§ Excerpted passage
* * *
On Sat, Jul 15, 2006 at 12:40:54PM -0400, Robert Connolly wrote:
> On July 15, 2006 12:26 pm, Randy McMurchy wrote:
> > Robert Connolly wrote these words on 07/15/06 11:13 CST:
> > [EMAIL PROTECTED]: ~/build > sed 's/^XCFLAGS =$/& -fomit-frame-pointer/' tf
> > stuff
> > XCFLAGS = -g -O2
> > more stuff
> The sed above is the one from the book, it should be working.
> 
> 
> $ grep -e '^XCFLAGS' gcc/Makefile.in
> XCFLAGS =

OK, I think there's some crossed wires here.

The sed in the book is designed to match what appears in
gcc/Makefile.in, which is the line with only
XCFLAGS =
on. It will _not_ match any other line. This is fine, because that's
exactly what is in the file.

It will not for example, match
XCFLAGS = -g -O2
The reason is obvious: there is no end-of-line after the =, which is
what $ matches.
* * *
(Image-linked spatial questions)
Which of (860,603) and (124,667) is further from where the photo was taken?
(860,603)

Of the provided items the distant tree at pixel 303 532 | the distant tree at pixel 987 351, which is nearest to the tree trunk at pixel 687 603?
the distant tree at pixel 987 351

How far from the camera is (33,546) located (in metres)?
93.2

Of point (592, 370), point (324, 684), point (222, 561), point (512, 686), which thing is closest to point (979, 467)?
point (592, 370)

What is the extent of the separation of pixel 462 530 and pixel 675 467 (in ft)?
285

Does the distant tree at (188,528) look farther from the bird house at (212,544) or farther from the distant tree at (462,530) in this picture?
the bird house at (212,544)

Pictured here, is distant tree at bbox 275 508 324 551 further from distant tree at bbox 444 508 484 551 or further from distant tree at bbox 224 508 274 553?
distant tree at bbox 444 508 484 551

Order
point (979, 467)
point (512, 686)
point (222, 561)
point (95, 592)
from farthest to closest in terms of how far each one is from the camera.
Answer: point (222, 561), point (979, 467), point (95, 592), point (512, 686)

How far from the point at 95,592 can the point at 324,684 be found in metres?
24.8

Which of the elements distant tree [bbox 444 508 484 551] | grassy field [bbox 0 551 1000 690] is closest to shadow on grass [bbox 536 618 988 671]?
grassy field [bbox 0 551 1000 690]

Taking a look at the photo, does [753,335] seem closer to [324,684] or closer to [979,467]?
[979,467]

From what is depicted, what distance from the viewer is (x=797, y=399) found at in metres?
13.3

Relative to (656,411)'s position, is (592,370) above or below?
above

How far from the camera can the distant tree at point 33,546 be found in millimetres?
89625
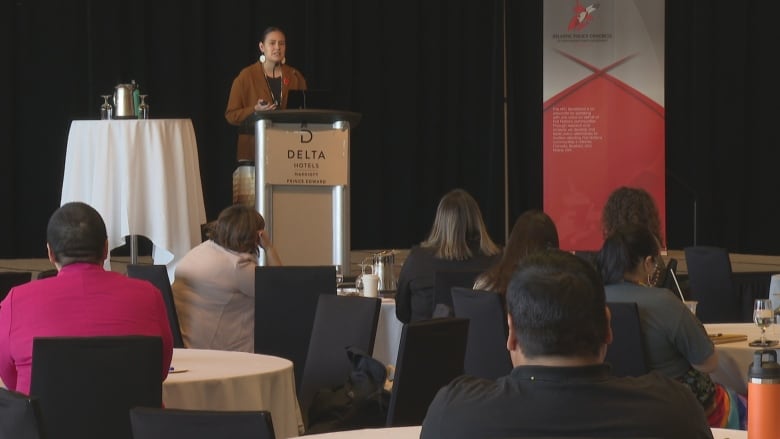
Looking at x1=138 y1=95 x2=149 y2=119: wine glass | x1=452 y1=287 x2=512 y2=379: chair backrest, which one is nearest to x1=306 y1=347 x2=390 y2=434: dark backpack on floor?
x1=452 y1=287 x2=512 y2=379: chair backrest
* * *
§ Task set
1) Say whether each statement agrees with the message about the sed command, answering yes or no and quoting the words from the message that decide it. (a) The sed in the book is meant to match what appears in gcc/Makefile.in. (b) The sed will match the line XCFLAGS = -g -O2. (c) In the sed, $ matches the equals sign.
2) Write out everything in the message about the sed command from "On Sat, Jul" down to "crossed wires here.", substituting "mixed signals" for "crossed wires".

§ Solved tasks
1)
(a) Yes: "The sed in the book is designed to match what appears in gcc/Makefile.in"
(b) No: "It will not for example, match"
(c) No: "there is no end-of-line after the =, which is what $ matches"

2)
On Sat, Jul 15, 2006 at 12:40:54PM -0400, Robert Connolly wrote:
> On July 15, 2006 12:26 pm, Randy McMurchy wrote:
> > Robert Connolly wrote these words on 07/15/06 11:13 CST:
> > [EMAIL PROTECTED]: ~/build > sed 's/^XCFLAGS =$/& -fomit-frame-pointer/' tf
> > stuff
> > XCFLAGS = -g -O2
> > more stuff
> The sed above is the one from the book, it should be working.
> 
> 
> $ grep -e '^XCFLAGS' gcc/Makefile.in
> XCFLAGS =

OK, I think there's some mixed signals here.